Forsyth & Pollard began by re-enacting that legendary performance in order to film it and remake the video document. During a six month period of preparation and research, the artists assembled a team of collaborators, including a band made up of Afonso Pinto (The Parkinsons ), Holly Golightly (Thee Headcoatees ), Bruce Brand (Thee Headcoats ) and John Gibbs (The Wildebeests). They also secured funding from the BBC and Arts Council England and gained the support of the ICA, where the set was built and the performance re-staged. An audience from Core Arts, a mental health charity based in east London, took part in the shoot in the ICA Theatre on 3rd March 2003.

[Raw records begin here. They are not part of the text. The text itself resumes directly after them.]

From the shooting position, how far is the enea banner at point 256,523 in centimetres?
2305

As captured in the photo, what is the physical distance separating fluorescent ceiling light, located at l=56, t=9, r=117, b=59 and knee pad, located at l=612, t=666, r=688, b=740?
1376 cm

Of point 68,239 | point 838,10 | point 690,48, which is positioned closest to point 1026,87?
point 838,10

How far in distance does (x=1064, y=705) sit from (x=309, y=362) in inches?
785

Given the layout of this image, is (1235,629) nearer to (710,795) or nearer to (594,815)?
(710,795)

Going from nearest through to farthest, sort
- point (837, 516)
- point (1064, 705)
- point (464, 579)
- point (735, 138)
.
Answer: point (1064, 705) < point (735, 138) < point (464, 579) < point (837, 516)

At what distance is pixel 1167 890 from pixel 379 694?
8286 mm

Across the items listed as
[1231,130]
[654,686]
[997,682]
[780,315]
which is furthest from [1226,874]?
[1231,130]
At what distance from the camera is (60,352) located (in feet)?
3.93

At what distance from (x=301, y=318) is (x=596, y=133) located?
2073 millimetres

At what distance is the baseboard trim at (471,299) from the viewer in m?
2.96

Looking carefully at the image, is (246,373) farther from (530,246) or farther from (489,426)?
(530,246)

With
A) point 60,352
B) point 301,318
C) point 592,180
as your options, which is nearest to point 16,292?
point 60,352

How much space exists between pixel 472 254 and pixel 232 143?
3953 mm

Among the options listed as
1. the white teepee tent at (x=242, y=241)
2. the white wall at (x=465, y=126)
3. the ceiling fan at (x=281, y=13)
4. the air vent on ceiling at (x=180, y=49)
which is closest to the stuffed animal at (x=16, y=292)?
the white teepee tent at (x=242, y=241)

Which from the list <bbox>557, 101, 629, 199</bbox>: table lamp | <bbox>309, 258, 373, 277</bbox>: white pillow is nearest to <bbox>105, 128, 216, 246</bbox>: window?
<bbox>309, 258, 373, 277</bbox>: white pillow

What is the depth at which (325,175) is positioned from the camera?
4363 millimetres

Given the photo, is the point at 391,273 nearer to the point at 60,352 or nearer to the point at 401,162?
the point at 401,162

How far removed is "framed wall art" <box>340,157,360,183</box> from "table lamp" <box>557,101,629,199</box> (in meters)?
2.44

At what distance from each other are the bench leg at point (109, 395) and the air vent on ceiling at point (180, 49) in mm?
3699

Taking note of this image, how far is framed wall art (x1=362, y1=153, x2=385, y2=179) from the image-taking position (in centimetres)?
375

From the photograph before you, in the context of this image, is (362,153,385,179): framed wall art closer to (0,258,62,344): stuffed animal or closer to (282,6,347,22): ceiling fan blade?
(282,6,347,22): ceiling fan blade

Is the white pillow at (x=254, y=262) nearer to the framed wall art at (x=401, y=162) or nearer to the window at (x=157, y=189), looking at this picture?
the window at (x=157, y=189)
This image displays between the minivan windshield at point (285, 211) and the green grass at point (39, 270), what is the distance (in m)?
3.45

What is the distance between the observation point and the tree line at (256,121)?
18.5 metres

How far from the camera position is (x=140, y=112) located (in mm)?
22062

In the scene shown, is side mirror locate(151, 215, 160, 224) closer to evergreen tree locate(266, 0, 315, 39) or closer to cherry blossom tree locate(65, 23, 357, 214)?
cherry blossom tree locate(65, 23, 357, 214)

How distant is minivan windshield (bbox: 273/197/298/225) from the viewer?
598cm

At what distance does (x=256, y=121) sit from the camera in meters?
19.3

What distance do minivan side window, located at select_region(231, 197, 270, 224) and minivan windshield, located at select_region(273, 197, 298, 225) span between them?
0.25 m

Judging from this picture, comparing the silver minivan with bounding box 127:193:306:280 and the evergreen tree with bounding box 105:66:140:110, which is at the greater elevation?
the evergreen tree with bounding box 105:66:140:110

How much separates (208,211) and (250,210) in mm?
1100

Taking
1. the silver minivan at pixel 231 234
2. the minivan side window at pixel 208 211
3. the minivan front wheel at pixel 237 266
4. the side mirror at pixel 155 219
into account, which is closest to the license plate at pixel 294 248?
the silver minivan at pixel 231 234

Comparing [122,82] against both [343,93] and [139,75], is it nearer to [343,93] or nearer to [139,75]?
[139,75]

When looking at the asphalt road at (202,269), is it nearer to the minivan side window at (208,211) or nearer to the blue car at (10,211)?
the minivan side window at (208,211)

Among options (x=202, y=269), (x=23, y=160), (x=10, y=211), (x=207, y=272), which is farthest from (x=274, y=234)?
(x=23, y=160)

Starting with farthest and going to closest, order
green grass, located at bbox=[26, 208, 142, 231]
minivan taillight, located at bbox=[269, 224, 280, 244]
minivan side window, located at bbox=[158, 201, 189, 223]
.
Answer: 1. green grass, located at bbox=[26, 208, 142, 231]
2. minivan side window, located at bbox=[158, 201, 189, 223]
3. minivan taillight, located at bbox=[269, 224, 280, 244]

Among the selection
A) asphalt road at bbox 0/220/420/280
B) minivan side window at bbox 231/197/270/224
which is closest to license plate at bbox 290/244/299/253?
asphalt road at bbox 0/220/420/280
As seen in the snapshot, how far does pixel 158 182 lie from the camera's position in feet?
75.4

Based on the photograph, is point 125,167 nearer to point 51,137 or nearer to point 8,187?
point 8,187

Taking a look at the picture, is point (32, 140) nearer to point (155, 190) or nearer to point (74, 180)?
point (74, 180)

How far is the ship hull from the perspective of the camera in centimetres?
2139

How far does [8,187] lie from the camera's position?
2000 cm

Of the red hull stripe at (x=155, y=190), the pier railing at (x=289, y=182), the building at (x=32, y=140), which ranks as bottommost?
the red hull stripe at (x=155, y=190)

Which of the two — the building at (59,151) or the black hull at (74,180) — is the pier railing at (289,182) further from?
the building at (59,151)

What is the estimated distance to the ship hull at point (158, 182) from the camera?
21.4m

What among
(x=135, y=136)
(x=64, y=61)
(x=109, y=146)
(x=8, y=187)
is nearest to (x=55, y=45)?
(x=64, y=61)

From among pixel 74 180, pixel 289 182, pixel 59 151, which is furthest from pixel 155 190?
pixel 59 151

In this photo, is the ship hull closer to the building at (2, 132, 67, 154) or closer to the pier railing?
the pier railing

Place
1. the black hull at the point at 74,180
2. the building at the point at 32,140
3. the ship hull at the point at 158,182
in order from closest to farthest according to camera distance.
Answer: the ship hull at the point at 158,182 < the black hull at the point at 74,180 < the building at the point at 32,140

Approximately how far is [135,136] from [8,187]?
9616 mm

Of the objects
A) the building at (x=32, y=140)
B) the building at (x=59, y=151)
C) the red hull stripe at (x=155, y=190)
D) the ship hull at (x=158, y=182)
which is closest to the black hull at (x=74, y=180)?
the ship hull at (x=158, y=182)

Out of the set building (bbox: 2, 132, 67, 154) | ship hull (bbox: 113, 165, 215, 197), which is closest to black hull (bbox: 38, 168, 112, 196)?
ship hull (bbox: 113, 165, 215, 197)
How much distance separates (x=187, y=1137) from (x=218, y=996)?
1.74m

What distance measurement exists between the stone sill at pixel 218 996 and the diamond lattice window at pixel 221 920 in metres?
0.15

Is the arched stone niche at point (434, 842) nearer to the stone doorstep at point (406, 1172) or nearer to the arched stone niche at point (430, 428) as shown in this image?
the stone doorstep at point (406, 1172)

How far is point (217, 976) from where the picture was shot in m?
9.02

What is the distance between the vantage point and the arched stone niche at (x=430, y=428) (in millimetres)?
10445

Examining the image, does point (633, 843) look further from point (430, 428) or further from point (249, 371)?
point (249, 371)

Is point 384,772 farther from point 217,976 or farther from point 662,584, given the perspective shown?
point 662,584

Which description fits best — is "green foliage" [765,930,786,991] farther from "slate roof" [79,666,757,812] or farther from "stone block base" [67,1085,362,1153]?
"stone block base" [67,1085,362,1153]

Captured at broadcast quality, the resulting footage was edited and degraded to meticulously re-create the content, spirit and damaged aesthetic of the original videotape Forsyth and Pollard had purchased on eBay. Abandoning their original plans for digital postproduction , the artists worked with editor Robin Mahoney to explore more tactile strategies for degrading the footage, including using refilming on dusty monitors, copying and recopying using a bank of damaged VCR machines and physically scratching the videotape.

At a time when media technology has encroached on the live event to a point where few feel live at all, File under Sacred Music pushes beyond any simple re-presentation of a cultural moment to project an alternate testament of reality that examines liveness beyond the limitations of needing to be there. The work marks a significant development in the artists’ practice, and addresses one of the most important questions facing all kinds of performance today: what is the status of the ‘live’ and the ‘real’ in a culture now obsessed with simulation and dominated by mass media and mediation?